Task instructions -
a. Reproduce verbatim the passage of the email about RDFa profiles starting at "Aren't you supposed" and ending at "loaded the profile.".
b. Quote the records starting at the line containing "How far from" and ending at the last line of the records.

───── Extracted text ─────

Re: link/@rel=profile, was: HTML5+RDFa first Editors Draft published from Mark Birbeck on 2009-07-16 (public-rdf-in-xhtml-tf@w3.org from July 2009)

From: Mark Birbeck <mark.birbeck@webbackplane.com>
Date: Thu, 16 Jul 2009 17:34:13 +0100
To: Steven Pemberton <Steven.Pemberton@cwi.nl>
Cc: Julian Reschke <julian.reschke@gmx.de>, Manu Sporny <msporny@digitalbazaar.com>, RDFa Developers <public-rdf-in-xhtml-tf@w3.org>, HTMLWG WG <public-html@w3.org>
Message-ID: <ed77aa9f0907160934r4abdff26p298ceff6819ce0cd@mail.gmail.com>
Hi Steven,

Aren't you supposed to be on holiday? :)

The issue is not whether the triple should appear in the resulting
graph, but rather that the triple needs to be 'actioned' before you
can even create the graph in the first place -- and that's a problem.

Let's say that the document referred to by the profile contains a
whole set of prefix mappings.

You would be unable to process any statements that make use of those
prefix mappings, until you had loaded the profile.

Which means that the RDFa parser would have to somehow go back and
'tidy up' the triples that didn't have prefix mappings, once the
mappings had been loaded.

Or the parser would have to run two passes, first looking for
@rel="profile", then -- after loading the profile -- using the
mappings for the other triples.

In other words, it's quite fundamental that any information required
for processing a graph -- prefix mappings, default language, base
URLs, character encodings, or anything else you can think of -- must
be obtained prior to processing that graph.

(Which is not to say that this information couldn't come from some
_other_ graph -- it just cannot come from the graph it is going to be
applied to.)

Regards,

Mark

On Thu, Jul 16, 2009 at 5:02 PM, Steven
Pemberton<Steven.Pemberton@cwi.nl> wrote:
> Thanks for describing this so carefully Mark. However, I have to say I
> disagree.
>
> If a document has a statement
>
>        <link rel="profile" href="http://example.com/profile"/>
>
> and a RDFa processor uses this information in the processing, it doesn't
> mean that the resulting graph can't or shouldn't contain
>
>        <> <http://www.w3.org/1999/xhtml#profile>
> <http://example.com/profile>
>
> By the time you have the graph, you have done the RDFa processing. The
> statement "This document uses a profile of http://example.com/profile" is
> true, whether or not the profile has been used in the generation of the
> graph. There is no contradiction, Gödelian or other.
>
> Best wishes,
>
> Steven
>
> On Tue, 14 Jul 2009 11:06:59 +0200, Mark Birbeck
> <mark.birbeck@webbackplane.com> wrote:
>
>
>> Hi Julian,
>>
>>> I have one question with respect to
>>> <http://dev.w3.org/html5/rdfa/rdfa-module.html#document-conformance>:
>>>
>>> "There has also been strong support from the RDFa Task Force that the
>>> profile attribute should be retained in HTML5, as it provides an
>>> "out-of-band" mechanism for signaling that the document contains RDFa.

───── Supplied information ─────

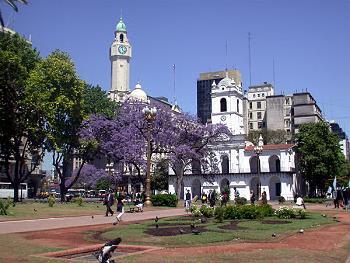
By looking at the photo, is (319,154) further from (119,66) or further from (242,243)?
(119,66)

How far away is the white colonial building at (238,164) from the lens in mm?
68750

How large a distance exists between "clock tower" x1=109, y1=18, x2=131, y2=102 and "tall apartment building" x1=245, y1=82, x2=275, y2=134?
34709mm

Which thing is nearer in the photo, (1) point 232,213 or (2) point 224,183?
(1) point 232,213

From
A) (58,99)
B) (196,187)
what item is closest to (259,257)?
(58,99)

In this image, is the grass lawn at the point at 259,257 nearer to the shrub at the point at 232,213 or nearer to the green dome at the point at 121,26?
the shrub at the point at 232,213

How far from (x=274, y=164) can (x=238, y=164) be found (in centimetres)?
582

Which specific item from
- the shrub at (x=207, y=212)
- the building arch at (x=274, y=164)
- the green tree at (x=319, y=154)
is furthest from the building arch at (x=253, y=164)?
the shrub at (x=207, y=212)

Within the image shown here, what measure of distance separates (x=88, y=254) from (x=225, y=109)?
215ft

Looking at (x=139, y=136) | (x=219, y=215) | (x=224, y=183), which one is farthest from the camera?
(x=224, y=183)

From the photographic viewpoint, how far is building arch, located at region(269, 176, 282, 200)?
228 feet

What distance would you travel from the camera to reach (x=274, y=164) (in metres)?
71.6

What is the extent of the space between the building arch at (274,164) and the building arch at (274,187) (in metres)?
1.48

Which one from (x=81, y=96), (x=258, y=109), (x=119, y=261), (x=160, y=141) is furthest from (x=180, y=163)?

─────

Written responses -
a.
Aren't you supposed to be on holiday? :)

The issue is not whether the triple should appear in the resulting
graph, but rather that the triple needs to be 'actioned' before you
can even create the graph in the first place -- and that's a problem.

Let's say that the document referred to by the profile contains a
whole set of prefix mappings.

You would be unable to process any statements that make use of those
prefix mappings, until you had loaded the profile.

b.
How far from (x=274, y=164) can (x=238, y=164) be found (in centimetres)?
582

Which specific item from
- the shrub at (x=207, y=212)
- the building arch at (x=274, y=164)
- the green tree at (x=319, y=154)
is furthest from the building arch at (x=253, y=164)?
the shrub at (x=207, y=212)

Within the image shown here, what measure of distance separates (x=88, y=254) from (x=225, y=109)?
215ft

Looking at (x=139, y=136) | (x=219, y=215) | (x=224, y=183), which one is farthest from the camera?
(x=224, y=183)

From the photographic viewpoint, how far is building arch, located at region(269, 176, 282, 200)?
228 feet

What distance would you travel from the camera to reach (x=274, y=164) (in metres)?
71.6

What is the extent of the space between the building arch at (274,164) and the building arch at (274,187) (in metres)?
1.48

Which one from (x=81, y=96), (x=258, y=109), (x=119, y=261), (x=160, y=141) is furthest from (x=180, y=163)?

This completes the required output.